= PROVIDED TEXT =
________________________________________

Due to the lengthy factual and procedural history in this matter, the Court will recite only those facts that are material to the Court's ruling on the pending motions for summary judgment. Plaintiff Baher Abdelgawad, a California citizen, and Defendant Mark Mangieri, a citizen of Pennsylvania, were joint shareholders of a Pennsylvania corporation formed on or about June 17, 2005, and known as Exclusive Supplements, Inc. ("ESI"). (Amended Complaint, hereafter "AC," at ¶¶ 2-4, 19-22, Doc. 8; Mangieri's Answer to Amended Complaint, hereafter "MAAC," at ¶¶ 2-4, 19-22, Doc. 37.) Plaintiff was originally a 35% minority shareholder in the company, while Defendant Mangieri was originally a 65% majority shareholder and served at all relevant times as ESI's president, a member of its board of directors and its employee. (AC at ¶¶ 4-5, 19-20; MAAC at ¶¶ 4-5, 19-20.)

________________________________________

= DATA LINES =
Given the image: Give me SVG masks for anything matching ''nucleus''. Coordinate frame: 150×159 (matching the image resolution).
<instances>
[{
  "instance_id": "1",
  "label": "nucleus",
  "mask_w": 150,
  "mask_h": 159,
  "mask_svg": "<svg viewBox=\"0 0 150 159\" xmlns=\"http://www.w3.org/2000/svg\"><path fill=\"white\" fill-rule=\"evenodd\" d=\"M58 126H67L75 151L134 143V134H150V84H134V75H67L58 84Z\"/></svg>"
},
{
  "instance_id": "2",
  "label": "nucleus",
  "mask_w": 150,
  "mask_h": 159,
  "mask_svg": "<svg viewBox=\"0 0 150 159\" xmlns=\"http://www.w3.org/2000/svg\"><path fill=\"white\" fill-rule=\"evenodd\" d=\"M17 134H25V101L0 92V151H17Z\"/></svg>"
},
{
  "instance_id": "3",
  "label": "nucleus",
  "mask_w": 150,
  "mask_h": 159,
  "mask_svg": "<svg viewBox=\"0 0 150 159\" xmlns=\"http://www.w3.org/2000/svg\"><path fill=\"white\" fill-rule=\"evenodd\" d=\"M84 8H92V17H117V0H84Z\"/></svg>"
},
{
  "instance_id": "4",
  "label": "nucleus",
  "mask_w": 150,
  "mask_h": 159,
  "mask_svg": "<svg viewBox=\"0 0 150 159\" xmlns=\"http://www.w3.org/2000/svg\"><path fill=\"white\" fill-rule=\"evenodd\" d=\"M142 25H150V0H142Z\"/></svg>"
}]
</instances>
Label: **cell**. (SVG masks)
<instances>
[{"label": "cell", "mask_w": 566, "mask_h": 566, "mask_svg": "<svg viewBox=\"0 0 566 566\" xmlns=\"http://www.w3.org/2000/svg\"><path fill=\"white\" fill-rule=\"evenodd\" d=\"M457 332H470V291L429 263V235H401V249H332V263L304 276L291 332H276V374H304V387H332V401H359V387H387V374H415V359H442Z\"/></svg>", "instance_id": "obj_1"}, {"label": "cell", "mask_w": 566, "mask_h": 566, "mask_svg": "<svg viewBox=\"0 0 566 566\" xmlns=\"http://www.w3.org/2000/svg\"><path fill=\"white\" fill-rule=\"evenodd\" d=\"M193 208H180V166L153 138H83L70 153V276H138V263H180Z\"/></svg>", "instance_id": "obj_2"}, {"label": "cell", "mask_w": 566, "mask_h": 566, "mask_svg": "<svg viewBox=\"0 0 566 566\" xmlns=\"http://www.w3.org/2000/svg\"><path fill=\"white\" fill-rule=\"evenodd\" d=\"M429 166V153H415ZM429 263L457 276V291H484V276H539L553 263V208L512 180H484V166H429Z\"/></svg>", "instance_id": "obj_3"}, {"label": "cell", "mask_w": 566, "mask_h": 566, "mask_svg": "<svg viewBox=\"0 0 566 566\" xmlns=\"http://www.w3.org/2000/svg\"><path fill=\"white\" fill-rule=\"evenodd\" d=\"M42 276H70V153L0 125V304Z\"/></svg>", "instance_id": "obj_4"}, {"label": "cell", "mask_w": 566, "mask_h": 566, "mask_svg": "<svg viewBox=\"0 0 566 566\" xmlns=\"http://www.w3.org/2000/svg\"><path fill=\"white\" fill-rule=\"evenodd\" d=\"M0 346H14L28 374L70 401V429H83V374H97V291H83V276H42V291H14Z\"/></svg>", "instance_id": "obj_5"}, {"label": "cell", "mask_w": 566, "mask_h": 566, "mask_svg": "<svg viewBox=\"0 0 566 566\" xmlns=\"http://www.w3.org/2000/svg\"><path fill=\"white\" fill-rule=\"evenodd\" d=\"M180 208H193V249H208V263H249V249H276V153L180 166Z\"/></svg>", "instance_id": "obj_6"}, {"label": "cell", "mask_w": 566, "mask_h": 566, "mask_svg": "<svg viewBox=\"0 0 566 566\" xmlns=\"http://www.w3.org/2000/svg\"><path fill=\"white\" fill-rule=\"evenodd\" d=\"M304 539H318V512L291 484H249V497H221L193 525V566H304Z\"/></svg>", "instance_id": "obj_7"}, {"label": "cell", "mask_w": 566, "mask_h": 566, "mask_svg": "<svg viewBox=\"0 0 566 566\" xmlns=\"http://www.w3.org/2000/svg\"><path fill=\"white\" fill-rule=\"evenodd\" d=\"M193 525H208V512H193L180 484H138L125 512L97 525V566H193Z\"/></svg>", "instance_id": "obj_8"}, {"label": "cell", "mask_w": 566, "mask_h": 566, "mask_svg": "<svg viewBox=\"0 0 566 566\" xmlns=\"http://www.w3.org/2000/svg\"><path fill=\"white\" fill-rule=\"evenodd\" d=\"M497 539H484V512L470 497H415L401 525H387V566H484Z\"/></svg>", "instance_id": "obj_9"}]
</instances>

________________________________________

= TASKS FOR THIS EXERCISE =
- 1) Translate this sentence from the court opinion into Spanish: "Due to the lengthy factual and procedural history in this matter, the Court will recite only those facts that are material to the Court's ruling on the pending motions for summary judgment."
- 2) According to the court opinion, why does the Court recite only some of the facts? Answer in one to three sentences.
- 3) Reproduce the passage of the court opinion word for word, starting at "Due to the lengthy" and ending at "at ¶¶ 4-5, 19-20.)".
Work only from the court opinion and ignore the data.

= SOLVED PROBLEMS =
- 1) Debido a los extensos antecedentes fácticos y procesales de este asunto, el Tribunal expondrá únicamente aquellos hechos que sean relevantes para la resolución del Tribunal sobre las mociones de sentencia sumaria pendientes.

- 2) The matter has a lengthy factual and procedural history. For that reason, the Court recites only the facts material to its ruling on the pending motions for summary judgment.

- 3)
Due to the lengthy factual and procedural history in this matter, the Court will recite only those facts that are material to the Court's ruling on the pending motions for summary judgment. Plaintiff Baher Abdelgawad, a California citizen, and Defendant Mark Mangieri, a citizen of Pennsylvania, were joint shareholders of a Pennsylvania corporation formed on or about June 17, 2005, and known as Exclusive Supplements, Inc. ("ESI"). (Amended Complaint, hereafter "AC," at ¶¶ 2-4, 19-22, Doc. 8; Mangieri's Answer to Amended Complaint, hereafter "MAAC," at ¶¶ 2-4, 19-22, Doc. 37.) Plaintiff was originally a 35% minority shareholder in the company, while Defendant Mangieri was originally a 65% majority shareholder and served at all relevant times as ESI's president, a member of its board of directors and its employee. (AC at ¶¶ 4-5, 19-20; MAAC at ¶¶ 4-5, 19-20.)